Records supplied:

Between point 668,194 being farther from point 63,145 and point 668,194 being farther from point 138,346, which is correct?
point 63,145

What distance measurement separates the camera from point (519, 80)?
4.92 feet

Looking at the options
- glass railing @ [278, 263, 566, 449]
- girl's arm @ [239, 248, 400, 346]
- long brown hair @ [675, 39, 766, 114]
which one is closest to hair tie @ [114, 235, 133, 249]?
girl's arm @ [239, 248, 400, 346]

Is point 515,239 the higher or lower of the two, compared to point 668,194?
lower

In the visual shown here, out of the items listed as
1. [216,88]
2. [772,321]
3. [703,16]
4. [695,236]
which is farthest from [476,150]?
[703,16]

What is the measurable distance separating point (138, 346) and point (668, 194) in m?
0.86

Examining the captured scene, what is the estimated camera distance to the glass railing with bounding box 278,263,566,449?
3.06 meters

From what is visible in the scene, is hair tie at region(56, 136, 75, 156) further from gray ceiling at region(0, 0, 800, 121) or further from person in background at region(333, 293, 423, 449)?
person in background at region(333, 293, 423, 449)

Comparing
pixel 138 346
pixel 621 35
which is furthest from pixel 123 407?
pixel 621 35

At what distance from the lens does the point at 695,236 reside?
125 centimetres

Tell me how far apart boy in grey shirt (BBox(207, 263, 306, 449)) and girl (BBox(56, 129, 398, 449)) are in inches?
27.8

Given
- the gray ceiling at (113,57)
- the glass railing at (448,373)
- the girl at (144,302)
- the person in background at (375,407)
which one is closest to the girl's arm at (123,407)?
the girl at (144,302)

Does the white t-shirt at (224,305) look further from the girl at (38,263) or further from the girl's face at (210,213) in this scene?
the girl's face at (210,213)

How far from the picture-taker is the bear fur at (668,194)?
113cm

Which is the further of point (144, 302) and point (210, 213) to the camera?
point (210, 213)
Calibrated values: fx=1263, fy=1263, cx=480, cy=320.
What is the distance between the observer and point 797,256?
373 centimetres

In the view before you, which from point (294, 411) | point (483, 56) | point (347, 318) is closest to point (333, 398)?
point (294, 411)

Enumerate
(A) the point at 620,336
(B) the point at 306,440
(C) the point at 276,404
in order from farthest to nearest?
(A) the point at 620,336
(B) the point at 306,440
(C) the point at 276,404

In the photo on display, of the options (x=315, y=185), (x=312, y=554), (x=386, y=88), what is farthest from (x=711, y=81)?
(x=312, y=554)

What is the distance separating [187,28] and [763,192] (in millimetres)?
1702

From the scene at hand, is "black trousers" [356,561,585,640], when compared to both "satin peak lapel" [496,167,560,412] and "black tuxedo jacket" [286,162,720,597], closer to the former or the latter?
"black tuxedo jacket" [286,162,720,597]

Problem requirements: Rewrite the items from the line containing "What is the distance separating" through the end of the items, inclusive, replacing "black trousers" with "dark trousers" and leaving everything else unchanged.

Result:
What is the distance separating [187,28] and [763,192] (in millimetres)?
1702

From the scene at hand, is "dark trousers" [356,561,585,640], when compared to both "satin peak lapel" [496,167,560,412] and "black tuxedo jacket" [286,162,720,597], closer to the former or the latter?
"black tuxedo jacket" [286,162,720,597]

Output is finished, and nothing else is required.